## AIM OF THE EXERCISE
Restate word for word the lines from the one containing "What is the real-world" through the end of the listing below, with both ends included.

--- Start of SUPPLIED MATERIAL ---

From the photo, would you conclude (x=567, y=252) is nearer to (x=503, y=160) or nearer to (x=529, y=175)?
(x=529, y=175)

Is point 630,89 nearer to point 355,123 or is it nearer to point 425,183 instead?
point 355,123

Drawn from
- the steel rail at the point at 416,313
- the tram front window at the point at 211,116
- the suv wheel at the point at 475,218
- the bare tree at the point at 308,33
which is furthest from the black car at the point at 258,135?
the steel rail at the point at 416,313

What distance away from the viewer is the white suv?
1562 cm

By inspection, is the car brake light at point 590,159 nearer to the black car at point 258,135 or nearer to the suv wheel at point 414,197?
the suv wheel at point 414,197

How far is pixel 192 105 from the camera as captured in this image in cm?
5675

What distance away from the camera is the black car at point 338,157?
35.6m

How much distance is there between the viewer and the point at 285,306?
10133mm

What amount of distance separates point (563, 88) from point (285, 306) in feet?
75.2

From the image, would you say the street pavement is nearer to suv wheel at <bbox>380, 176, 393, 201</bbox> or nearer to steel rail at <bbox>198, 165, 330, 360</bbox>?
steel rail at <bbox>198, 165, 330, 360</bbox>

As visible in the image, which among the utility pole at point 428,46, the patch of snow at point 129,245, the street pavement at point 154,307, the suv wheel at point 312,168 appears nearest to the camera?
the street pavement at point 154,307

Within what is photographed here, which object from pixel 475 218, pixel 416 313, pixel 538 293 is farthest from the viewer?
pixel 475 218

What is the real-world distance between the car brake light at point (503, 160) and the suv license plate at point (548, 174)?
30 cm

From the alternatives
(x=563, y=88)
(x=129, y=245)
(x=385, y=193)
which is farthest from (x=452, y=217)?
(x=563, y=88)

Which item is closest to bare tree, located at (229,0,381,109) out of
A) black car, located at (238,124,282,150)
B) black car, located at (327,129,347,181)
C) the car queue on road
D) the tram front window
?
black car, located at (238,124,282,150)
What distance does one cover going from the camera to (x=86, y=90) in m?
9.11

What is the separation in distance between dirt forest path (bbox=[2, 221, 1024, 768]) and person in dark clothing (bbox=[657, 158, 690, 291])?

--- End of SUPPLIED MATERIAL ---

## TASK SOLUTION
What is the real-world distance between the car brake light at point (503, 160) and the suv license plate at point (548, 174)?
30 cm

From the alternatives
(x=563, y=88)
(x=129, y=245)
(x=385, y=193)
which is farthest from (x=452, y=217)?
(x=563, y=88)

Which item is closest to bare tree, located at (229,0,381,109) out of
A) black car, located at (238,124,282,150)
B) black car, located at (327,129,347,181)
C) the car queue on road
D) the tram front window
?
black car, located at (238,124,282,150)
What distance does one cover going from the camera to (x=86, y=90) in m?
9.11

What is the separation in distance between dirt forest path (bbox=[2, 221, 1024, 768]) and person in dark clothing (bbox=[657, 158, 690, 291])?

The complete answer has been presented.